◆ What needs to be done:
In your answer, print every record exactly as it is written.

◆ Records:
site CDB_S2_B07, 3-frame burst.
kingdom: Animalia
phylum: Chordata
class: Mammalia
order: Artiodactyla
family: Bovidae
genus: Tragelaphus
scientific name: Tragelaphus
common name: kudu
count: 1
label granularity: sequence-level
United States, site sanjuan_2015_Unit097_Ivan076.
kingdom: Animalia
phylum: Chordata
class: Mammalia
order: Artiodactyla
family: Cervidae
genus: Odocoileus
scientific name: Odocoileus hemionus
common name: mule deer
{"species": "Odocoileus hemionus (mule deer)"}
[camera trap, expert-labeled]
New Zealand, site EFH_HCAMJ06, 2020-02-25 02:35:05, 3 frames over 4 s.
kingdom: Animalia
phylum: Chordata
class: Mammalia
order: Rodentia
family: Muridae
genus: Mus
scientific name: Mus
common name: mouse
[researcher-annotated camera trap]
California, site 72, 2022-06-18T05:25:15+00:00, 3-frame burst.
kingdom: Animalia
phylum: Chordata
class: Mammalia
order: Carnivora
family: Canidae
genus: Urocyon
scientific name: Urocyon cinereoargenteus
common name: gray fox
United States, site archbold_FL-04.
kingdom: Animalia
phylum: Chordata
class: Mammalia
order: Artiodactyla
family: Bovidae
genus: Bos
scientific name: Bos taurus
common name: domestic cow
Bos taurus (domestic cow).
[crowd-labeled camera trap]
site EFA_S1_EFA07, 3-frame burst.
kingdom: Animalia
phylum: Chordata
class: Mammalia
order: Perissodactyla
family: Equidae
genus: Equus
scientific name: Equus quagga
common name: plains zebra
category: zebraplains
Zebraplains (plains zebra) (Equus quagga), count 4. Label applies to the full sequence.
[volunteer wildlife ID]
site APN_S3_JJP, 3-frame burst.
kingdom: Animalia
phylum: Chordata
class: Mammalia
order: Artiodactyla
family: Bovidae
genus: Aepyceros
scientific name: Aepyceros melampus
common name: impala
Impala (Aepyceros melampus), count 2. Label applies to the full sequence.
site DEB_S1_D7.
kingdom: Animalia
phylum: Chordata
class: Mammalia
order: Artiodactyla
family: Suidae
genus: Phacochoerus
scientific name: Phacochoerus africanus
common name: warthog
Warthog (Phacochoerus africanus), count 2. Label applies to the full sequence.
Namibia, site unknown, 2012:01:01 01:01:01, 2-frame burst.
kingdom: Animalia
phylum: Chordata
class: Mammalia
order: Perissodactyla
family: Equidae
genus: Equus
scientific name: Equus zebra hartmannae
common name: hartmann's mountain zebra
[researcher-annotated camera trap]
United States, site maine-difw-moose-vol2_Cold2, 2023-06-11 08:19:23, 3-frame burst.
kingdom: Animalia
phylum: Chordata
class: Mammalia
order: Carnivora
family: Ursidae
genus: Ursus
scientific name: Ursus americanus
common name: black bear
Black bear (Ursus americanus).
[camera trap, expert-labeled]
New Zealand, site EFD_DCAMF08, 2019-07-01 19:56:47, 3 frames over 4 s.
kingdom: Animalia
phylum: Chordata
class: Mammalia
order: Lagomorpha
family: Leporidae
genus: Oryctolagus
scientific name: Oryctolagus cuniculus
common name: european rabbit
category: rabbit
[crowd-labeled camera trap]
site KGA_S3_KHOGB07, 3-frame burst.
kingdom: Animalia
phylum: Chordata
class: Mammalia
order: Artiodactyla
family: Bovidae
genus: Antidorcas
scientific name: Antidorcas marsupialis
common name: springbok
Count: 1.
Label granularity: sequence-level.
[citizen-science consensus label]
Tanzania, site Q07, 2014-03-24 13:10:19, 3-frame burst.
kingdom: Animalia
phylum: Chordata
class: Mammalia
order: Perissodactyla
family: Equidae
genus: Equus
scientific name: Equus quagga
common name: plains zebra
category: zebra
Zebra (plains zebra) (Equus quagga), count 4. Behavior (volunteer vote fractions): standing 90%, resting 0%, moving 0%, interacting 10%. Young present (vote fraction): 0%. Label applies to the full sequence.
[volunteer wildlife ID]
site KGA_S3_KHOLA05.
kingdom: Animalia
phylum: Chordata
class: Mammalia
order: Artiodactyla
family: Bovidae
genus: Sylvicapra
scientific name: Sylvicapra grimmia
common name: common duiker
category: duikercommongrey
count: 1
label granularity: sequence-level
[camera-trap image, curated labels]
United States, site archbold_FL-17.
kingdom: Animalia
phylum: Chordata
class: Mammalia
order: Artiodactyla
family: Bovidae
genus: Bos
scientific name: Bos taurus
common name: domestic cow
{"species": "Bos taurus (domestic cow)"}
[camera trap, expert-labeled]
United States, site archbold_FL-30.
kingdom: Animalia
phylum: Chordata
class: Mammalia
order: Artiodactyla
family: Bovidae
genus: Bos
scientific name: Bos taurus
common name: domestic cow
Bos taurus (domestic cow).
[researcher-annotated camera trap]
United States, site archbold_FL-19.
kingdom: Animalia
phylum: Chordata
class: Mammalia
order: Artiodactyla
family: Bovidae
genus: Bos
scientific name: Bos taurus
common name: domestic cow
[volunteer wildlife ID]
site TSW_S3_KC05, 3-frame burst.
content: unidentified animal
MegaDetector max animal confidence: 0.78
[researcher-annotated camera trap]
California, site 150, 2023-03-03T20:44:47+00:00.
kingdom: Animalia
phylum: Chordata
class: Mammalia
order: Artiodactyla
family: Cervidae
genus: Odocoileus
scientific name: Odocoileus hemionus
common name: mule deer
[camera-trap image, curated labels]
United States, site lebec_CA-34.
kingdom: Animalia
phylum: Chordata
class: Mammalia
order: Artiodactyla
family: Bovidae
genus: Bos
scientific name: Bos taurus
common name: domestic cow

◆ Exercise answer:
site CDB_S2_B07, 3-frame burst.
kingdom: Animalia
phylum: Chordata
class: Mammalia
order: Artiodactyla
family: Bovidae
genus: Tragelaphus
scientific name: Tragelaphus
common name: kudu
count: 1
label granularity: sequence-level
United States, site sanjuan_2015_Unit097_Ivan076.
kingdom: Animalia
phylum: Chordata
class: Mammalia
order: Artiodactyla
family: Cervidae
genus: Odocoileus
scientific name: Odocoileus hemionus
common name: mule deer
{"species": "Odocoileus hemionus (mule deer)"}
[camera trap, expert-labeled]
New Zealand, site EFH_HCAMJ06, 2020-02-25 02:35:05, 3 frames over 4 s.
kingdom: Animalia
phylum: Chordata
class: Mammalia
order: Rodentia
family: Muridae
genus: Mus
scientific name: Mus
common name: mouse
[researcher-annotated camera trap]
California, site 72, 2022-06-18T05:25:15+00:00, 3-frame burst.
kingdom: Animalia
phylum: Chordata
class: Mammalia
order: Carnivora
family: Canidae
genus: Urocyon
scientific name: Urocyon cinereoargenteus
common name: gray fox
United States, site archbold_FL-04.
kingdom: Animalia
phylum: Chordata
class: Mammalia
order: Artiodactyla
family: Bovidae
genus: Bos
scientific name: Bos taurus
common name: domestic cow
Bos taurus (domestic cow).
[crowd-labeled camera trap]
site EFA_S1_EFA07, 3-frame burst.
kingdom: Animalia
phylum: Chordata
class: Mammalia
order: Perissodactyla
family: Equidae
genus: Equus
scientific name: Equus quagga
common name: plains zebra
category: zebraplains
Zebraplains (plains zebra) (Equus quagga), count 4. Label applies to the full sequence.
[volunteer wildlife ID]
site APN_S3_JJP, 3-frame burst.
kingdom: Animalia
phylum: Chordata
class: Mammalia
order: Artiodactyla
family: Bovidae
genus: Aepyceros
scientific name: Aepyceros melampus
common name: impala
Impala (Aepyceros melampus), count 2. Label applies to the full sequence.
site DEB_S1_D7.
kingdom: Animalia
phylum: Chordata
class: Mammalia
order: Artiodactyla
family: Suidae
genus: Phacochoerus
scientific name: Phacochoerus africanus
common name: warthog
Warthog (Phacochoerus africanus), count 2. Label applies to the full sequence.
Namibia, site unknown, 2012:01:01 01:01:01, 2-frame burst.
kingdom: Animalia
phylum: Chordata
class: Mammalia
order: Perissodactyla
family: Equidae
genus: Equus
scientific name: Equus zebra hartmannae
common name: hartmann's mountain zebra
[researcher-annotated camera trap]
United States, site maine-difw-moose-vol2_Cold2, 2023-06-11 08:19:23, 3-frame burst.
kingdom: Animalia
phylum: Chordata
class: Mammalia
order: Carnivora
family: Ursidae
genus: Ursus
scientific name: Ursus americanus
common name: black bear
Black bear (Ursus americanus).
[camera trap, expert-labeled]
New Zealand, site EFD_DCAMF08, 2019-07-01 19:56:47, 3 frames over 4 s.
kingdom: Animalia
phylum: Chordata
class: Mammalia
order: Lagomorpha
family: Leporidae
genus: Oryctolagus
scientific name: Oryctolagus cuniculus
common name: european rabbit
category: rabbit
[crowd-labeled camera trap]
site KGA_S3_KHOGB07, 3-frame burst.
kingdom: Animalia
phylum: Chordata
class: Mammalia
order: Artiodactyla
family: Bovidae
genus: Antidorcas
scientific name: Antidorcas marsupialis
common name: springbok
Count: 1.
Label granularity: sequence-level.
[citizen-science consensus label]
Tanzania, site Q07, 2014-03-24 13:10:19, 3-frame burst.
kingdom: Animalia
phylum: Chordata
class: Mammalia
order: Perissodactyla
family: Equidae
genus: Equus
scientific name: Equus quagga
common name: plains zebra
category: zebra
Zebra (plains zebra) (Equus quagga), count 4. Behavior (volunteer vote fractions): standing 90%, resting 0%, moving 0%, interacting 10%. Young present (vote fraction): 0%. Label applies to the full sequence.
[volunteer wildlife ID]
site KGA_S3_KHOLA05.
kingdom: Animalia
phylum: Chordata
class: Mammalia
order: Artiodactyla
family: Bovidae
genus: Sylvicapra
scientific name: Sylvicapra grimmia
common name: common duiker
category: duikercommongrey
count: 1
label granularity: sequence-level
[camera-trap image, curated labels]
United States, site archbold_FL-17.
kingdom: Animalia
phylum: Chordata
class: Mammalia
order: Artiodactyla
family: Bovidae
genus: Bos
scientific name: Bos taurus
common name: domestic cow
{"species": "Bos taurus (domestic cow)"}
[camera trap, expert-labeled]
United States, site archbold_FL-30.
kingdom: Animalia
phylum: Chordata
class: Mammalia
order: Artiodactyla
family: Bovidae
genus: Bos
scientific name: Bos taurus
common name: domestic cow
Bos taurus (domestic cow).
[researcher-annotated camera trap]
United States, site archbold_FL-19.
kingdom: Animalia
phylum: Chordata
class: Mammalia
order: Artiodactyla
family: Bovidae
genus: Bos
scientific name: Bos taurus
common name: domestic cow
[volunteer wildlife ID]
site TSW_S3_KC05, 3-frame burst.
content: unidentified animal
MegaDetector max animal confidence: 0.78
[researcher-annotated camera trap]
California, site 150, 2023-03-03T20:44:47+00:00.
kingdom: Animalia
phylum: Chordata
class: Mammalia
order: Artiodactyla
family: Cervidae
genus: Odocoileus
scientific name: Odocoileus hemionus
common name: mule deer
[camera-trap image, curated labels]
United States, site lebec_CA-34.
kingdom: Animalia
phylum: Chordata
class: Mammalia
order: Artiodactyla
family: Bovidae
genus: Bos
scientific name: Bos taurus
common name: domestic cow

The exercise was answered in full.